For a year and a half, I worked out in the room attached to our playroom. There is a sliding glass door that leads into a mostly glass room which looks out into the backyard. This also means anyone who is in the playroom can see me peddling away on the Peloton.
Over the last year that everyone has been home, there are days my husband would say, “take a ride,” and if you need exercise as I do, many times I took him up on that offer. As I would be peddling frantically, I would wave at my son as he passed by. But it was as if he looked through me, never seeing me there on the bike. It became “normal” for me to expect no reaction. It made sense. He isn’t like a typical four-year-old, after all.
My son has a rare genetic deletion called Phelan-McDermid Syndrome. In his case, he may almost be five, but he functions cognitively at around one year. And even then, we struggle with the added diagnosis of Autism, so not seeing through the glass isn’t confusing to me.
But not today. Today was different. I finished my ride, taking off my shoes, walking to the door, and stop to hear my son squealing with joy. My brain registers that it must be the sight of someone else, anyone else, but then it happened, we made eye contact. He was looking directly at me. He was excited because he knew I was coming back in! My son saw me.
This might seem like something so small, but I got in that room all hot and sweaty and grabbed him for a huge hug, my heart swelling with love and my eyes filling with happy tears, saying, “He saw me through the glass, how huge,” to my husband, who was in the room with our son.
When I started on my quest to become stronger for my children after my son was born, I had no idea what that truly meant. I knew it meant pushups, a LOT of pushups. I knew it meant pushing myself to workout on the days I would rather lay around in my pajamas with the kids rolling around on the floor. I knew it meant waking up early or staying up late, missing watching a show I wanted to watch, or a phone call I should be having with a friend. But I was wrong.
Being strong isn’t just about the outside. It’s so much more. It is about being kind to others just as much as it is about being kind to yourself. I often find it’s harder to be kind to myself than it is a perfect stranger.
The reality is, I have good times where I am on that bike every time I think about it, and there are others it’s a struggle. Then before I know it, one day turns to two, turns to a week of broken promises that, “I will get on that bike today!” And you know what I learned? It takes strength at times, a lot more, to forgive myself for not fitting in a workout in my day.

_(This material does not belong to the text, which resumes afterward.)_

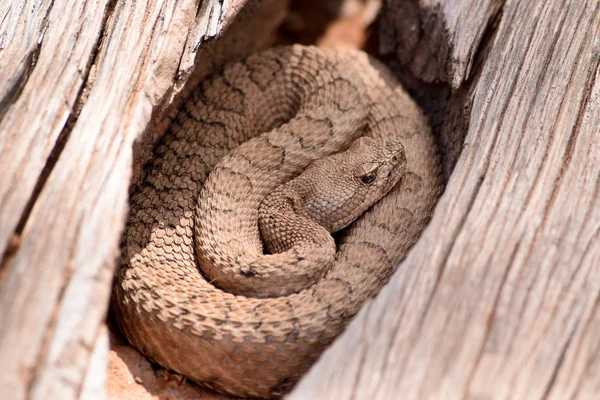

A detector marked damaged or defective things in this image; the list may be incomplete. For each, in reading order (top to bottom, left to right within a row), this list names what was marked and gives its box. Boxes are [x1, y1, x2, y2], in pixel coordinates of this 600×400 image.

splintered wood edge [290, 0, 600, 398]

Now, I get how this all sounds. But the reality is my son requires a lot of physical strength. Something that doesn’t come naturally to me. So it’s not just peddling in place, and it’s not just pushups or squats, but that stuff helps. Feeling strong on the outside can, at times, keep me stronger on the inside, and vice versa.

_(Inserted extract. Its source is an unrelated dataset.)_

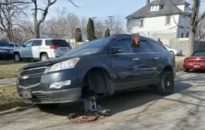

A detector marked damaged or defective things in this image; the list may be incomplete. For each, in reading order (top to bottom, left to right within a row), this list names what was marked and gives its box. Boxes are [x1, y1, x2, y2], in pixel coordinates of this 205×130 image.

damaged vehicle [16, 33, 175, 111]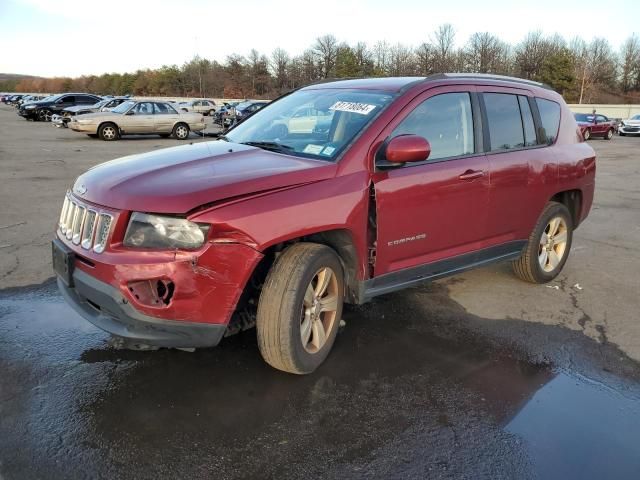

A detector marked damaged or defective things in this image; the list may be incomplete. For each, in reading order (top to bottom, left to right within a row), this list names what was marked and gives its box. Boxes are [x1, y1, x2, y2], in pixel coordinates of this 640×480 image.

cracked headlight [126, 215, 211, 251]
damaged red jeep compass [52, 75, 596, 376]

Am I the picture of perfect health? Absolutely not. Am I the perfect picture of fitness? That’s a no there as well. But did my son see me through the glass? Yes, he did. Did he know that I was peddling as hard as I could so I could be strong enough to lift him on my hip, pull him in and out of a car, bend to help him keep steady on his feet, and all the other physical things that come with caring for him daily? No, not at all. But he saw me, and for the first time, it felt like he was cheering me on, even though that was not the case at all.
So the next time you are doing something for the hundredth, maybe thousandth time, and you are saying to yourself, “Is this even worth it?” Consider that maybe it is. Muster that strength. Because I never imagined my son would see me through the glass. And although he might not to do it again and it may seem so simple, it truly is the simple things in life that can bring the biggest joys. And today, my son saw me through the glass and I won’t forget that feeling.